(Stored items)
--- Start ---

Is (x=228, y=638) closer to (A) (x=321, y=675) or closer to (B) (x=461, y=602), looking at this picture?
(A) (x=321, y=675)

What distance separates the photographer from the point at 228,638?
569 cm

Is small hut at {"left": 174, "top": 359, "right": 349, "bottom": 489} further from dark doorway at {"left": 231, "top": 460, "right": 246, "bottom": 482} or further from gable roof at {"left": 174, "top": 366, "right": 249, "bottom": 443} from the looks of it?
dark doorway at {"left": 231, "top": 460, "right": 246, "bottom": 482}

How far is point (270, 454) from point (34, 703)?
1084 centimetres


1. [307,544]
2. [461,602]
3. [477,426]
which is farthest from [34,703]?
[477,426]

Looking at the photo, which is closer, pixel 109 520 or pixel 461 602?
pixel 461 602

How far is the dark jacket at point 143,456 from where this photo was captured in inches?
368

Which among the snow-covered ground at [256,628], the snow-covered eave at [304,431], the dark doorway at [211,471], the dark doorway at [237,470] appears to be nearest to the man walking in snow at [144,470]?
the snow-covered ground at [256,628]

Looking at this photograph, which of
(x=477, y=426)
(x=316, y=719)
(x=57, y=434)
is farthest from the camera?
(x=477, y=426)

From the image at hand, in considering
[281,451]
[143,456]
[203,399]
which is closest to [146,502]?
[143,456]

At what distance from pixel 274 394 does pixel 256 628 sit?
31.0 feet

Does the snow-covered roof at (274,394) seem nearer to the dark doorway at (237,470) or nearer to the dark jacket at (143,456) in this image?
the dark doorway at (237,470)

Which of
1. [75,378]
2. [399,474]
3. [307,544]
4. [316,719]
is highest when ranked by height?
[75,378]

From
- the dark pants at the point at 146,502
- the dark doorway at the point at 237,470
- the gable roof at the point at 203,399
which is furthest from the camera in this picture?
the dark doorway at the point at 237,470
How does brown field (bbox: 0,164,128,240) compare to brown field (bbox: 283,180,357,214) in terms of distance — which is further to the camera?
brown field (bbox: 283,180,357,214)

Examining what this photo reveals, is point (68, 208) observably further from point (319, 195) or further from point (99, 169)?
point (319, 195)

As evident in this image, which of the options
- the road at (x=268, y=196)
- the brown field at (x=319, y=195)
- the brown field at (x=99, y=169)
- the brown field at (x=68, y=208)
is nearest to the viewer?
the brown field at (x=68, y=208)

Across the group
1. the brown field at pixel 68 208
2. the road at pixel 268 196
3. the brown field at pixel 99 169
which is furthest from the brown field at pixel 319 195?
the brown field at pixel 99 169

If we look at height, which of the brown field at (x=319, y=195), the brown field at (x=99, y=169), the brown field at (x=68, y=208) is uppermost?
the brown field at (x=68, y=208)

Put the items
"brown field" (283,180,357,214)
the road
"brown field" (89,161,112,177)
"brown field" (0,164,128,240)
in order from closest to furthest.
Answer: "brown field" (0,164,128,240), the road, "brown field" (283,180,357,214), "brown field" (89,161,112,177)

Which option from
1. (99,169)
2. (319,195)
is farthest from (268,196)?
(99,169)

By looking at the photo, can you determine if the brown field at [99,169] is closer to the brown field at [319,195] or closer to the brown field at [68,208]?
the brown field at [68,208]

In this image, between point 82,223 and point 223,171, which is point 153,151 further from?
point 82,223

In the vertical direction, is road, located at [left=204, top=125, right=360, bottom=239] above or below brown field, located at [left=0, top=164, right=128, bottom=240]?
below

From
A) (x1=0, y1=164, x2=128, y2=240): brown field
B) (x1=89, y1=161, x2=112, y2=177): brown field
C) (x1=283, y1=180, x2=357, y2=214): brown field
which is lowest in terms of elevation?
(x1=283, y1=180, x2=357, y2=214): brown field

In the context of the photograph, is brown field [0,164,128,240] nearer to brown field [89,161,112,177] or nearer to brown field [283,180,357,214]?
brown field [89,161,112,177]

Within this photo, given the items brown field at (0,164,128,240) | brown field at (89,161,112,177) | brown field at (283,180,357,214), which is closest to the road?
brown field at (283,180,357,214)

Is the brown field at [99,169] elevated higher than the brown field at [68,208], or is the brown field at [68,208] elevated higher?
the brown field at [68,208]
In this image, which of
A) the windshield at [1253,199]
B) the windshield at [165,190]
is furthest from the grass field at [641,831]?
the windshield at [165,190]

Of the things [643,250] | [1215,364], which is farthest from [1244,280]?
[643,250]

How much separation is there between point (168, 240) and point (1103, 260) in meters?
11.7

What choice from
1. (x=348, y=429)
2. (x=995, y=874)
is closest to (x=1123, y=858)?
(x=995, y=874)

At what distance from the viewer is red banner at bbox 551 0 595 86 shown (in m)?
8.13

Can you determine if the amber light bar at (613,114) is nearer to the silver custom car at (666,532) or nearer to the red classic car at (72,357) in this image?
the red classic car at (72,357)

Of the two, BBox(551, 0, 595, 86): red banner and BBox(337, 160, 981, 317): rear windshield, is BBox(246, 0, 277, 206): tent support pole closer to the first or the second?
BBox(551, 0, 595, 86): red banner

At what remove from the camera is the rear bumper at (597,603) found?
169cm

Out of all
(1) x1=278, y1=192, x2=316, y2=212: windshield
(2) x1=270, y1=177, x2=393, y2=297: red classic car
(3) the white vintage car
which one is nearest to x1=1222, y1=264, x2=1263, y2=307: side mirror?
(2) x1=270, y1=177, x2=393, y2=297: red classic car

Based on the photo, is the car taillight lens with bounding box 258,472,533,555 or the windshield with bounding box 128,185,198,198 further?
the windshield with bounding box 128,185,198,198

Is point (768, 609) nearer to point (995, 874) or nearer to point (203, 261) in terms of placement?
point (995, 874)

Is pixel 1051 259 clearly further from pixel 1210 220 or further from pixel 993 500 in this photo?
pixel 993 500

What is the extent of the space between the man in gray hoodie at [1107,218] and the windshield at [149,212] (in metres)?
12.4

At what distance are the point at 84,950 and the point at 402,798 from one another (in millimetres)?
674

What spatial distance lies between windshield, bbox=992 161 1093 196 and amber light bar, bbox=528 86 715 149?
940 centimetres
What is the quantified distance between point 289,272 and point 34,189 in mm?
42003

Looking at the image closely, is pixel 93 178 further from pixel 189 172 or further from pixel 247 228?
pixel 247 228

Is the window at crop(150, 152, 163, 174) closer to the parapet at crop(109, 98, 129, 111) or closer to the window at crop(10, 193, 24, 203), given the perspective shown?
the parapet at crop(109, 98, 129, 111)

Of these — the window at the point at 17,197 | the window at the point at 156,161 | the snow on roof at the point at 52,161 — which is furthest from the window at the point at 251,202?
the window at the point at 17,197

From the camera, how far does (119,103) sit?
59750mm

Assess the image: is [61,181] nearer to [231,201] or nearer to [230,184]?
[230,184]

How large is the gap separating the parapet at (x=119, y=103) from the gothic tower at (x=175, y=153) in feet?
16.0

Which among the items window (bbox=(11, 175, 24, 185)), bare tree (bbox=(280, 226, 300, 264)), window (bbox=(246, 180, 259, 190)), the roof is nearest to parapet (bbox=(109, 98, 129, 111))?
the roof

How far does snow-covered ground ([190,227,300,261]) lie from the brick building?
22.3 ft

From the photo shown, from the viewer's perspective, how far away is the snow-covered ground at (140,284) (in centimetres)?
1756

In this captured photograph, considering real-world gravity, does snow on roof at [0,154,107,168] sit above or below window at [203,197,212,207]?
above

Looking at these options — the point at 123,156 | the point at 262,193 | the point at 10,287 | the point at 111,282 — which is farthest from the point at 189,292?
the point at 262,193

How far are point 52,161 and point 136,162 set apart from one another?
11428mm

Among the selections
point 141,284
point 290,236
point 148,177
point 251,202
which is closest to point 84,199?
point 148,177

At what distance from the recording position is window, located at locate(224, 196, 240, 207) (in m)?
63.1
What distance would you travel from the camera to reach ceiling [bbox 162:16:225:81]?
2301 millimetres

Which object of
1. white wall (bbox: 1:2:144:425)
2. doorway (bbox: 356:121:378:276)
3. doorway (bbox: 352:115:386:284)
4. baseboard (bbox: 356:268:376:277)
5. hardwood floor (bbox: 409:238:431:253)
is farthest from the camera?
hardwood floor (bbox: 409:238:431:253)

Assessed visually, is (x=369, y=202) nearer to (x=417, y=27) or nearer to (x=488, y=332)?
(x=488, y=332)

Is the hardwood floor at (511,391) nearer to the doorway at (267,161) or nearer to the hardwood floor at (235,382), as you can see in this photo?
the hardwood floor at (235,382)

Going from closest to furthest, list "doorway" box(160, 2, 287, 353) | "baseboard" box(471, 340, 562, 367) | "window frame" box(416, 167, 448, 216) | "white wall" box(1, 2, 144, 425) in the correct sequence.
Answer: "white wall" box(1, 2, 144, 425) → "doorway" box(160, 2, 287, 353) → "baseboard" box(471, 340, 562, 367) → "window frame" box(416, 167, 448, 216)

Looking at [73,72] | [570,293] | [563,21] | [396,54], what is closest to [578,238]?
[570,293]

--- End ---

_Task details:_ Everything from the line containing "Assessed visually, is" through the last line of the records must be given again exactly; leave out all other lines.

_The output:_
Assessed visually, is (x=369, y=202) nearer to (x=417, y=27) or nearer to (x=488, y=332)?
(x=488, y=332)

Is the hardwood floor at (511,391) nearer to the doorway at (267,161) or nearer to the hardwood floor at (235,382), as you can see in this photo?
the hardwood floor at (235,382)

Going from closest to furthest, list "doorway" box(160, 2, 287, 353) | "baseboard" box(471, 340, 562, 367) | "window frame" box(416, 167, 448, 216) | "white wall" box(1, 2, 144, 425) in the correct sequence.
Answer: "white wall" box(1, 2, 144, 425) → "doorway" box(160, 2, 287, 353) → "baseboard" box(471, 340, 562, 367) → "window frame" box(416, 167, 448, 216)

Looking at [73,72] | [570,293] | [563,21] | [396,54], what is closest to [578,238]?
[570,293]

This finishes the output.